So let’s set some realistic expectations for new leaders.  They must be prepared for a world where education is not a viewed solely as a public good, but also as a commodity, driven by a market-based ideology.  The new leader must be prepared for a world of heavy regulation and competition.   This will be a world where students are customers, but the business is different.  It will be a world where, having democratized education, we now find that the current model may in fact be disenfranchising students as institutions struggle to compete and even to exist.

Here’s the job description:  Must be able to blend business and academia into a model that looks and performs like a viable, sustainable business organization while supporting institutional and personal missions; can organize institutions to achieve the necessary functions of higher education; can align academics with this new function; can rethink the liberal arts in light of this function; can ensure quality, lower costs, and flexibility; can lead the democratization of education through technology, including customer service adapted to higher education,  much more self service, and outsourcing and partnering as needed; can develop an integrated partnership with the workplace; can unbundle the campus;  and can understand through data analysis what drives and inhibits student success . 

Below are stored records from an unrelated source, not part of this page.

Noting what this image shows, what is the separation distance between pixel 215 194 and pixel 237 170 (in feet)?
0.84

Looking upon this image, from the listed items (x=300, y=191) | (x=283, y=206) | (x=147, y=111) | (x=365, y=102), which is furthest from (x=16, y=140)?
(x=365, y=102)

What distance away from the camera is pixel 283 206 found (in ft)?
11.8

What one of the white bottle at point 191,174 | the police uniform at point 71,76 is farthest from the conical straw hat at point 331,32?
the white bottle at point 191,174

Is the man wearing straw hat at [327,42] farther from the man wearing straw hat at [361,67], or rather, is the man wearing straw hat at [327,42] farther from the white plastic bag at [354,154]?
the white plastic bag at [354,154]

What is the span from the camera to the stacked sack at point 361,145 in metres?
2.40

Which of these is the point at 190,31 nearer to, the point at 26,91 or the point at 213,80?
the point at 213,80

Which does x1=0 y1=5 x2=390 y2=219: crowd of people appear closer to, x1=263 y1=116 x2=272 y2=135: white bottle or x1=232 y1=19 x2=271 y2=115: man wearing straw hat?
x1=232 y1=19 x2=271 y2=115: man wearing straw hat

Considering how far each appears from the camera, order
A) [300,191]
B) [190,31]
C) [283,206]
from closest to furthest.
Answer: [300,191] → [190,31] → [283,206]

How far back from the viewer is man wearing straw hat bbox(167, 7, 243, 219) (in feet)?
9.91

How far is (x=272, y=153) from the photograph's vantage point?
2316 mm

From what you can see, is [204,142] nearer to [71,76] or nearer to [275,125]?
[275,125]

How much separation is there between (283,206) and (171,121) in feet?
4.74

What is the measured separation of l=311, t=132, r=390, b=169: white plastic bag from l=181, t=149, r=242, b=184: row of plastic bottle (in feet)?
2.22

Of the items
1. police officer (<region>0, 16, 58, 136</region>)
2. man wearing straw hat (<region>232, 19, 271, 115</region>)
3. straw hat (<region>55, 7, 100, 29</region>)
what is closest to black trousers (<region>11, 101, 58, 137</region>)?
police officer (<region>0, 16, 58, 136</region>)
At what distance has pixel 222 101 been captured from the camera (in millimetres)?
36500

Further, new leadership will have to be able to act upon what we know about learners:  that they are sophisticated consumers, just not of education yet; they thrive on constant distraction; they don’t expect to have to know everything—just to be able to find information when they need it; and they don’t care about physical vs. virtual modalities—it’s all the same for them.

Leaders will be those who are able to shift the student-faculty experience to create a data-driven, individualized instruction model; to develop new academic environments; to develop new content models; to think in platforms that are smart, adaptive and student-centered. These platforms must provide networks of like students, of relevant faculty, and social networks.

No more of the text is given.